Working on localised campaigns with articulate local campaigners is better in this febrile environment.
Also, a party requires people to lead it and national teams; if this is the next step, it is better for these to emerge organically over time through local campaigns.
Learning from UKIP
UKIP, while it was an electoral force, was the most unsuccessful party in electoral terms but managed to change the public debate and ultimately achieve its goal of leaving the EU.
In 2015, their leader, Nigel Farage, showed the political class that he was a force to be reckoned with by winning 3.8 million votes yet only returning one MP (a Tory defector).
The party’s success in changing the narrative was to act as a pressure group within the political system, and that is why all the mainstream political parties, to win back disenchanted voters, had to appeal to UKIP’s core issue, Europe.
For sure, UKIP represented a form of White xenophobia, and so their message was far more acceptable to the mainstream. But the model is important; after years of working within the party system, they recognised its limits and became a political insurgency.
This approach requires much more elaboration, which I plan to do. But it was successful because it became a magnet for disenchanted voters and undermined pro-EU candidates in their constituencies.

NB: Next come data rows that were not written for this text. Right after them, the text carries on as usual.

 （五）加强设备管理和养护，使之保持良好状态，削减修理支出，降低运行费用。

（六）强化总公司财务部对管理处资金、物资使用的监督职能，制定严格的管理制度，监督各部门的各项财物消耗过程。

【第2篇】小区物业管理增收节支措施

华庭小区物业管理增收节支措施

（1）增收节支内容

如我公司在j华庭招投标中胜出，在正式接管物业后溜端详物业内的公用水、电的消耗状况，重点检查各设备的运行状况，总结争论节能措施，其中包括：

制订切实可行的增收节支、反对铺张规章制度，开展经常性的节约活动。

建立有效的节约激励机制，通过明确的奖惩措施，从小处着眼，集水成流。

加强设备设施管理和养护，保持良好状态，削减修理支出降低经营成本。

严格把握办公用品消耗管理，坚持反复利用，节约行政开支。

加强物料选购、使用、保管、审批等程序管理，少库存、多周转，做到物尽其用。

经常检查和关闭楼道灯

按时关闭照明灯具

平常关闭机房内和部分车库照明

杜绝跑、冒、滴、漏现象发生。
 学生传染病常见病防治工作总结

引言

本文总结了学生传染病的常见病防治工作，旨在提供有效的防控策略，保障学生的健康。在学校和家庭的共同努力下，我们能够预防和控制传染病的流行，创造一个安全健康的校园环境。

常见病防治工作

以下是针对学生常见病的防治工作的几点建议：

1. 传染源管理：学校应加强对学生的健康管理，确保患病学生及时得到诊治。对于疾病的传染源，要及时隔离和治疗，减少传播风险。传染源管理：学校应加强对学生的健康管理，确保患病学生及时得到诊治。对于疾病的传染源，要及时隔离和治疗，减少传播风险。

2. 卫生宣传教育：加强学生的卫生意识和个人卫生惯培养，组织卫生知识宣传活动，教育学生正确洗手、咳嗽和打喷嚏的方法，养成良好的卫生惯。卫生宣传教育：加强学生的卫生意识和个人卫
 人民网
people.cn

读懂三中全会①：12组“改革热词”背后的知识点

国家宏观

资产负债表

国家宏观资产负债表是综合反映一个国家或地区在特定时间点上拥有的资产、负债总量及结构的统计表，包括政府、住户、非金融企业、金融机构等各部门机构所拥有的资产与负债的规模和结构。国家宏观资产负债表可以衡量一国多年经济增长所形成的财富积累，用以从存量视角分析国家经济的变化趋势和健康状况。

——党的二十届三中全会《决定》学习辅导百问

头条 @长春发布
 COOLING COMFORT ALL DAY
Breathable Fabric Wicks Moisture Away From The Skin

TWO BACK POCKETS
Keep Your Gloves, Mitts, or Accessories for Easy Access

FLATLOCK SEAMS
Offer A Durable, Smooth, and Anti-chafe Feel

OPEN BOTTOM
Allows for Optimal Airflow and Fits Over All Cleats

One of the ways we can display our political weight as a community is to use our vote to scupper their electoral chances.
Working with the left
Let me start by saying that there are plenty of decent people of conscience on the left of British politics. And that what we call “the left” is a series of splinter movements, many of whom despise one another.
Many of these groups have troubling agendas that we must be mindful of. The left will try to capitalise on Muslim disenchantment. It is a simple fact that the left is a spent force in UK politics; various groups have put forward independents for decades, and most have failed to get their deposits back due to a shortage of votes.
We do not need to play second-fiddle to their agendas.
That is not to say we should disregard them; many have powerful sentiments towards justice, but we must bring them under our umbrella.
Many on the left, whilst championing the Palestinian cause, would equally support Bashar al-Assad in his equally horrible slaughter of Muslims in Syria. They would support Russia’s carpet bombing of Idlib and other Syrian cities as valiant “anti-imperialist struggles”. They also deny the Uyghur genocide, claiming the United States made it up to undermine China’s rise. 
We have to stay principled. If we are to build alliances, it has to be on our terms. We must realise the potential of our numbers as a Muslim community.
Let’s work together
I have been heartened by the strength of feeling within the Muslim community in the UK and the unified view that Labour is a party we can no longer trust.
Let’s move forward together to work out how we should proceed.
I seek your ideas, criticisms, and thoughts about making this strategy work. What we do not need at this stage are simple-minded solutions. We have less than a year to get our strategy right.
There’s amazing talent in our community, especially within our young minds. Let’s make a lasting change.